La pallina in Challengers fa STOCK! quando viene colpita dalle racchette degli atleti. È uno STOCK! che stura le orecchie, così forte e appuntito da essere violento, come una mazza chiodata che sfonda una parete di legno. È il primo incontro che si fa, vedendo questo film, con la sua dimensione fisica. Il suono in un film racconta il tatto e il sonoro di Challengers, tutto il sonoro, è curato come raramente capita di sentire. L’obiettivo, di concerto con tanti altri elementi, è di rendere la potenza del tennis, la violenza del tennis, la tensione e i muscoli di corpi comandati da volontà di ferro. Il sound design è architettato per avere l’impressione di avvertire il contatto. Il tennis è l’espressione di corpi giovani in tensione, di menti affilate che desiderano e vogliono conquistare. La pallina che fa STOCK! e sembra quasi ci colpisca in faccia con quel suono prima ancora di quando, sfrontata e arrogante come chi la colpisce, va dritta contro l’obiettivo, è solo la conseguenza.
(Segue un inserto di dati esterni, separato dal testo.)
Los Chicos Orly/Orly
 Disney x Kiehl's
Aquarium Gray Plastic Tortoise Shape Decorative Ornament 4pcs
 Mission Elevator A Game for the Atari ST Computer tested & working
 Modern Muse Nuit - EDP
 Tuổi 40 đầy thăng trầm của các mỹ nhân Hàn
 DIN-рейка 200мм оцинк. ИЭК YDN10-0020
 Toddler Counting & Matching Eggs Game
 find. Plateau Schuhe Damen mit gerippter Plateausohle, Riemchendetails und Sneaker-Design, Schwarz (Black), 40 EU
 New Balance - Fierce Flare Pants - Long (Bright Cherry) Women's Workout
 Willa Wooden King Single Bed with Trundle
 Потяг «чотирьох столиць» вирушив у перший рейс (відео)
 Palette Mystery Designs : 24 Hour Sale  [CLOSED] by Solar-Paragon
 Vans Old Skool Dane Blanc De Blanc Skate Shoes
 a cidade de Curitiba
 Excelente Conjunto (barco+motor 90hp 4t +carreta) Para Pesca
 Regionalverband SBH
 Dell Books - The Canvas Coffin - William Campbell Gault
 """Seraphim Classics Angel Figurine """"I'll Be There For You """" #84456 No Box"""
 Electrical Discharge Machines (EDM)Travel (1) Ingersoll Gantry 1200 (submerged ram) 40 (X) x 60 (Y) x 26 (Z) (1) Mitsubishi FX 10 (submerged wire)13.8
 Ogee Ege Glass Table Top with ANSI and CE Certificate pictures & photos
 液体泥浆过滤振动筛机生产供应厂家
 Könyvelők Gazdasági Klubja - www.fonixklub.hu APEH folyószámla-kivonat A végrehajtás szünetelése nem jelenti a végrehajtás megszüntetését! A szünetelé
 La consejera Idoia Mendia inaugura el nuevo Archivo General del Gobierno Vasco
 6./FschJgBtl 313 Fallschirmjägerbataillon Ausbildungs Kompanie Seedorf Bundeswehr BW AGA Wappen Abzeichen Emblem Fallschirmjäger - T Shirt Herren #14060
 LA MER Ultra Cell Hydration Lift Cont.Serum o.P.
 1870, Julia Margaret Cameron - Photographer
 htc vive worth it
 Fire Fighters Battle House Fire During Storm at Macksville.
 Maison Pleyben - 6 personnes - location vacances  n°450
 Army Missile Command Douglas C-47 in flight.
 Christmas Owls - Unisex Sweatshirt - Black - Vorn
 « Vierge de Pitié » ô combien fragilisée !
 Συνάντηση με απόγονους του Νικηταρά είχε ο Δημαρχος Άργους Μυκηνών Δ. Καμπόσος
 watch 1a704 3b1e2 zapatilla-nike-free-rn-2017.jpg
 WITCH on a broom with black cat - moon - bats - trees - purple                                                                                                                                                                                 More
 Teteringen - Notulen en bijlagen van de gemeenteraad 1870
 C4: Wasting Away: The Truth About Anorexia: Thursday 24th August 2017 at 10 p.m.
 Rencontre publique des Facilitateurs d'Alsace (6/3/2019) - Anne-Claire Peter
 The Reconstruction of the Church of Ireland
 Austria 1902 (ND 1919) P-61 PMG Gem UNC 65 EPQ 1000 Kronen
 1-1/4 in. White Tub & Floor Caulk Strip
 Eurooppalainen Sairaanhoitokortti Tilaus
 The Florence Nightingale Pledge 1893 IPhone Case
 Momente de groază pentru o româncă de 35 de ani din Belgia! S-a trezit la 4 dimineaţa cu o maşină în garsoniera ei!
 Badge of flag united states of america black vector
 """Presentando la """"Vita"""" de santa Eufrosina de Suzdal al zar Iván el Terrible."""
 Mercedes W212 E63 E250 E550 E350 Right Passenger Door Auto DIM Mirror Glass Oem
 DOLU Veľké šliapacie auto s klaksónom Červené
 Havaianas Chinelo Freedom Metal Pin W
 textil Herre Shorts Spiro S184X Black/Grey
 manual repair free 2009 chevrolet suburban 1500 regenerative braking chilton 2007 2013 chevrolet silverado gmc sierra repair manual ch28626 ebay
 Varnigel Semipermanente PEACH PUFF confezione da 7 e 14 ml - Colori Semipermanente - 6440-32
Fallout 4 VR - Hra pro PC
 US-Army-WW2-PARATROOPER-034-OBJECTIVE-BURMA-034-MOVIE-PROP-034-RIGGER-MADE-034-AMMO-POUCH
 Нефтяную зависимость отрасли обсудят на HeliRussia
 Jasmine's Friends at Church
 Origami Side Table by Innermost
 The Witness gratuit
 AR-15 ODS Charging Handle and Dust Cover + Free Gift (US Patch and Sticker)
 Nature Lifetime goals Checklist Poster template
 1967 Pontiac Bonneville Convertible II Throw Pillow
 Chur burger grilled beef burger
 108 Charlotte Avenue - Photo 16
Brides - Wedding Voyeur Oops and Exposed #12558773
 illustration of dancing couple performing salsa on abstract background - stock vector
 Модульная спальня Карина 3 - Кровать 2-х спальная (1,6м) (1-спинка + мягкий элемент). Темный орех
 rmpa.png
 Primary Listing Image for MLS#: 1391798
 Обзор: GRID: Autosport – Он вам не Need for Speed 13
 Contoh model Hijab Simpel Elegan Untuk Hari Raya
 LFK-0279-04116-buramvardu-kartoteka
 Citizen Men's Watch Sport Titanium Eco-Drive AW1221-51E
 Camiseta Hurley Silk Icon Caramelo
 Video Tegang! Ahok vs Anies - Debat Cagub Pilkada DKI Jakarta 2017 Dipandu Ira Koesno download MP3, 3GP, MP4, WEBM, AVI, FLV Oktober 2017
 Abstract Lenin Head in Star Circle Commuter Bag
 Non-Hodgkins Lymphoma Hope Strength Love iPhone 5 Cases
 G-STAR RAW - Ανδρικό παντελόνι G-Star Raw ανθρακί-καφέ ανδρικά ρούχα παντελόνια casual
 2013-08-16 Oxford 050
Challengers non è il film che si può immaginare. E non lo è mai. In nessuno dei suoi momenti. In un immaginario spettro ai cui estremi ci sono da una parte il cinema di teenager e dall’altra quello adulto, si posiziona in un punto tutto suo, strano, inusuale e per certi versi unico. È un film in cui una finale di un torneo di tennis minore e di provincia, in cui si scontrano un grande tennista e uno sconosciuto, viene seguita attraverso continui flashback che spiegano la rivalità tra questi due tennisti e soprattutto la donna che li guarda in tribuna. La perizia e la profondità di lettura è sempre quella del cinema adulto ma esiste anche, specialmente nelle parti in cui i protagonisti sono ragazzi, la piacevole giocosità del teen movie. Questo è senza dubbio il più adulto tra i film di ragazzi mai fatto, e il più adolescente tra i film adulti mai visto. E di conseguenza è la forma più giocosa e frivola possibile del cinema d’autore più sofisticato.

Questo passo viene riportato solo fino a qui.